If scrolling is bad, how do publishers fit all the information on the page? Well, they don’t. The best way to help a reader digest information is to limit the amount of information on the page. According to Laura Singer, any more than 500 words on a digital “page” will overload the reader and impact comprehension. You eliminate text overload by fitting a section to a page. This also carries the added benefit of geospatial recognition that is similar to print books.
The physicality of print books is something that has been increasingly hard to replicate on the digital scale. The geographical place of text within a codex is a key point in how students remember details and it is extremely difficult to digitally replicate. This is where headings come in. Headings and subheadings help to position the reader in the text and break up the text into easier-to-digest sections.
The biggest edge that print books have over digital books is their lack of distractions. Many digital textbooks must be accessed online, which requires the student to navigate to a search engine, type in the name of the publisher, log in, and access the textbook. Not only does this limit study time to times where the student has access to the internet, but there are so many opportunities for students to get distracted. It would be easier for students to access their text through an app that allows offline access.
The use of flashy colors and animations can succeed at grabbing a student’s focus, but they can also steal attention away from the material.
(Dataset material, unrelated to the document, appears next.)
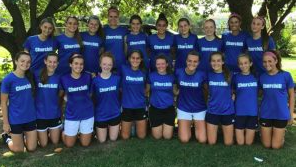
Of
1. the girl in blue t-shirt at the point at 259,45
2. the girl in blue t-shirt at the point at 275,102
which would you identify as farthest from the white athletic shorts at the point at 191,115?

This is the same concept as scrolling. When the brain has to take in any kind of movement and read a text, comprehension is going to be compromised.
The largest benefit over both print books and free websites is customization. The ability to customize the textual space goes beyond aesthetics. Accessibility is easiest in the digital format, where one can quickly change between fonts, colors, and text size. A student with dyslexia can change to a font that better supports reading. A visually challenged student, or a student that learns better through auditory input, can use a text-to-speech feature.
The ability to take notes in the margins is an important part of gaining a deeper understanding of the text; however digital textbooks are unable to provide comparable in-text note taking features. The options are so abysmal that the UNC Learning Center suggests creating a word document for each individual chapter, or writing notes out on a separate sheet of paper. These options take away valuable time and focus from comprehending the text. Furthermore, these options will quickly become bloated and confusing. Publishers must develop an in-text note taking and annotation system in order to have an edge over print books and free resources.
There are benefits and drawbacks to every type of textbook, but the purpose behind every one of them is the same: To help students learn. Education is rapidly moving towards a digital model and students demand textbooks that can keep up.